• _Document segment_:
The forecast has local officials bracing for the worst. But it 
represents an opportunity for Fischer, an atmospheric scientist at 
Colorado State University in Fort Collins who is preparing to spend the 
summer flying through plumes of wildfire smoke aboard a C-130 cargo 
plane jammed full of scientific equipment. The flights are the highlight 
of an unprecedented effort, costing more than $30 million, that involves 
aircraft, satellites, instrumented vans, and even researchers traveling 
on foot. Over the next 2 years, two coordinated campaigns - one funded 
by the National Science Foundation (NSF), and the other by NASA and the 
National Oceanic and Atmospheric Administration (NOAA) - aim to better 
understand the chemistry and physics of wildfire smoke, as well as how 
it affects climate, air pollution, and human health.

    "This is definitely the largest fire experiment that has ever
    happened," says atmospheric chemist Carsten Warneke of NOAA's Earth
    System Research Laboratory in Boulder, Colorado, one of the lead
    scientists. Wildfire smoke, he adds, is "one of the largest problems
    facing air quality and climate issues going forward."

• _Collected material_:
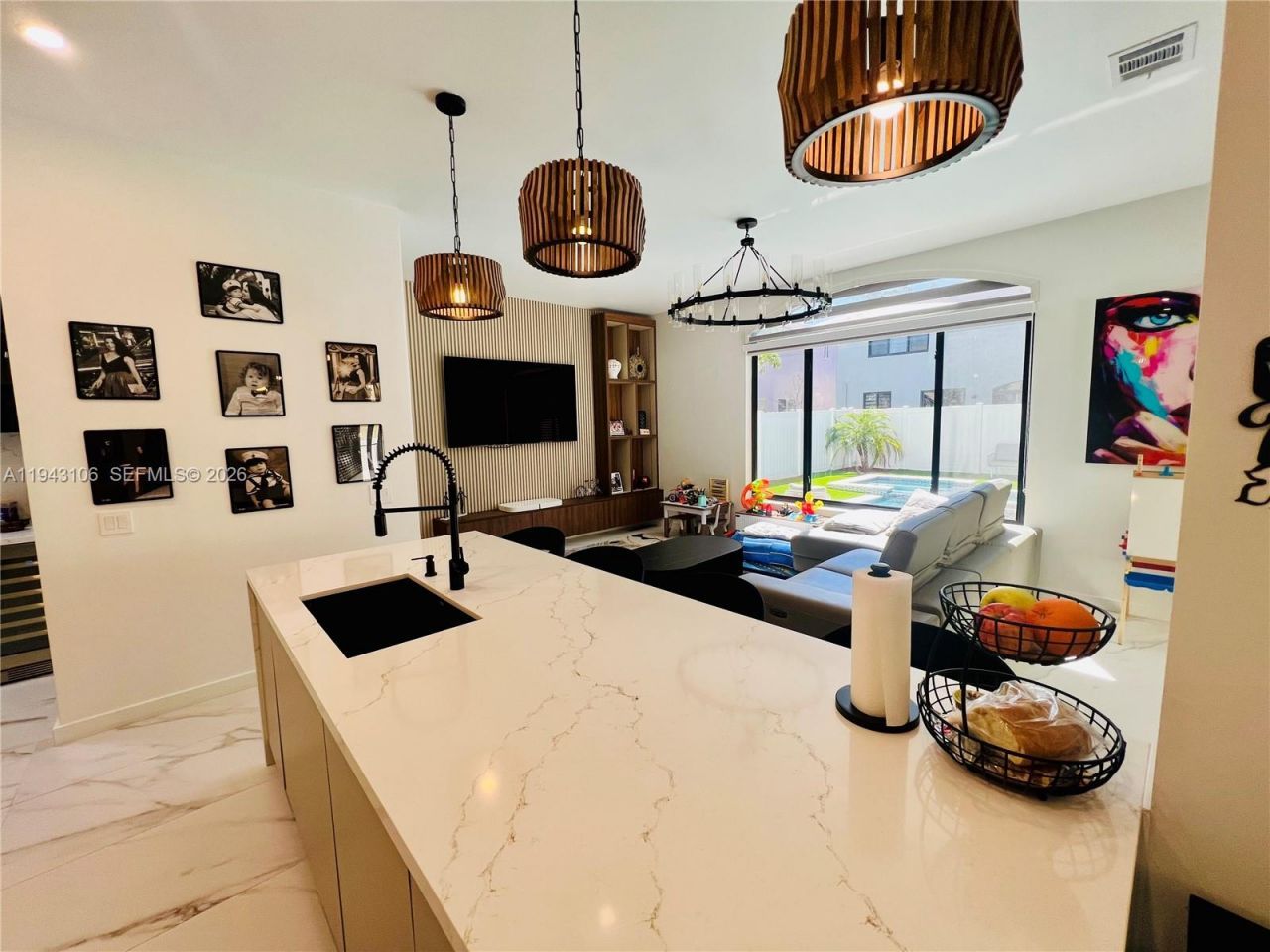 7782 NW 18th St, Pembroke Pines, FL 33024 Photo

• _Check your understanding_:
#1 Transcribe the wildfire smoke passage above, starting at "The forecast has" and ending at "and human health.".
#2 Based on the wildfire smoke passage, answer yes or no to each statement and quote the deciding words: (a) The National Science Foundation funds both campaigns. (b) The effort costs more than $30 million. (c) Fischer is an atmospheric scientist at Colorado State University in Fort Collins.

• _Response list_:
#1
The forecast has local officials bracing for the worst. But it 
represents an opportunity for Fischer, an atmospheric scientist at 
Colorado State University in Fort Collins who is preparing to spend the 
summer flying through plumes of wildfire smoke aboard a C-130 cargo 
plane jammed full of scientific equipment. The flights are the highlight 
of an unprecedented effort, costing more than $30 million, that involves 
aircraft, satellites, instrumented vans, and even researchers traveling 
on foot. Over the next 2 years, two coordinated campaigns - one funded 
by the National Science Foundation (NSF), and the other by NASA and the 
National Oceanic and Atmospheric Administration (NOAA) - aim to better 
understand the chemistry and physics of wildfire smoke, as well as how 
it affects climate, air pollution, and human health.

#2
(a) No: "one funded by the National Science Foundation (NSF), and the other by NASA and the National Oceanic and Atmospheric Administration (NOAA)"
(b) Yes: "costing more than $30 million"
(c) Yes: "an atmospheric scientist at Colorado State University in Fort Collins"